LKML Archive on lore.kernel.org
 help / color / Atom feed
From: Mel Gorman <mgorman@techsingularity.net>
To: Andrew Morton <akpm@linux-foundation.org>
Cc: Linux-MM <linux-mm@kvack.org>,
	LKML <linux-kernel@vger.kernel.org>,
	Oscar Salvador <osalvador@suse.de>,
	Michal Hocko <mhocko@kernel.org>,
	"Michael S. Tsirkin" <mst@redhat.com>,
	David Hildenbrand <david@redhat.com>,
	Vlastimil Babka <vbabka@suse.cz>,
	Alexander Duyck <alexander.h.duyck@linux.intel.com>,
	Minchan Kim <minchan@kernel.org>
Subject: [PATCH] mm/memory_hotplug: Make unpopulated zones PCP structures unreachable during hot remove
Date: Fri, 9 Apr 2021 13:09:57 +0100
Message-ID: <20210409120957.GM3697@techsingularity.net> (raw)

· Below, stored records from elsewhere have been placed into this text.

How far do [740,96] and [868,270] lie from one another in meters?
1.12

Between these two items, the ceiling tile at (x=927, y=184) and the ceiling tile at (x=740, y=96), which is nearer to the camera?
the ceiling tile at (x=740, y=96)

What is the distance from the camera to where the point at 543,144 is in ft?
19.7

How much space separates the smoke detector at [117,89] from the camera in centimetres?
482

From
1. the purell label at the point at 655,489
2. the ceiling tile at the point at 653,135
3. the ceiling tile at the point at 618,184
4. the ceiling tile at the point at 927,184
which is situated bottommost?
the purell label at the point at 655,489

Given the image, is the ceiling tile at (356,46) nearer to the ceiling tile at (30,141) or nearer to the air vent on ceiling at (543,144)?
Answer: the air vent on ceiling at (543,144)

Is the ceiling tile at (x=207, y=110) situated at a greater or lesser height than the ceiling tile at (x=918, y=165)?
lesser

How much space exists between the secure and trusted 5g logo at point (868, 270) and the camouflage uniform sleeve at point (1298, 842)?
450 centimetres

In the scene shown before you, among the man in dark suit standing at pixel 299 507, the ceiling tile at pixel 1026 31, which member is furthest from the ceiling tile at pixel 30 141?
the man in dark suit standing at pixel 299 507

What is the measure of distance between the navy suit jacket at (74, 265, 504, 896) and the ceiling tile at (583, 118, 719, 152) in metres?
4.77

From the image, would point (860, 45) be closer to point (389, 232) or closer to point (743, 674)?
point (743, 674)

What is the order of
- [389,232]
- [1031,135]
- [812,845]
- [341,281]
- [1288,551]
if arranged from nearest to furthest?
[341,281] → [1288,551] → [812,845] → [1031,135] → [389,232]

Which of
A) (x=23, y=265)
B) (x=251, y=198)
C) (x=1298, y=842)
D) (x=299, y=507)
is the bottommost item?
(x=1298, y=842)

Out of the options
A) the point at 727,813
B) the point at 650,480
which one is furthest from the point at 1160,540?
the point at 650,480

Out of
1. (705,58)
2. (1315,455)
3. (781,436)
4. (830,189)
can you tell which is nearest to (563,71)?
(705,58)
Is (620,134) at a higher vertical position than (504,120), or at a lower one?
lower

zone_pcp_reset allegedly protects against a race with drain_pages
using local_irq_save but this is bogus. local_irq_save only operates
on the local CPU. If memory hotplug is running on CPU A and drain_pages
is running on CPU B, disabling IRQs on CPU A does not affect CPU B and
offers no protection.

This patch reorders memory hotremove such that the PCP structures
relevant to the zone are no longer reachable by the time the structures
are freed.  With this reordering, no protection is required to prevent
a use-after-free and the IRQs can be left enabled. zone_pcp_reset is
renamed to zone_pcp_destroy to make it clear that the per-cpu structures
are deleted when the function returns.

Signed-off-by: Mel Gorman <mgorman@techsingularity.net>
---
 mm/internal.h       |  2 +-
 mm/memory_hotplug.c | 10 +++++++---
 mm/page_alloc.c     | 22 ++++++++++++++++------
 3 files changed, 24 insertions(+), 10 deletions(-)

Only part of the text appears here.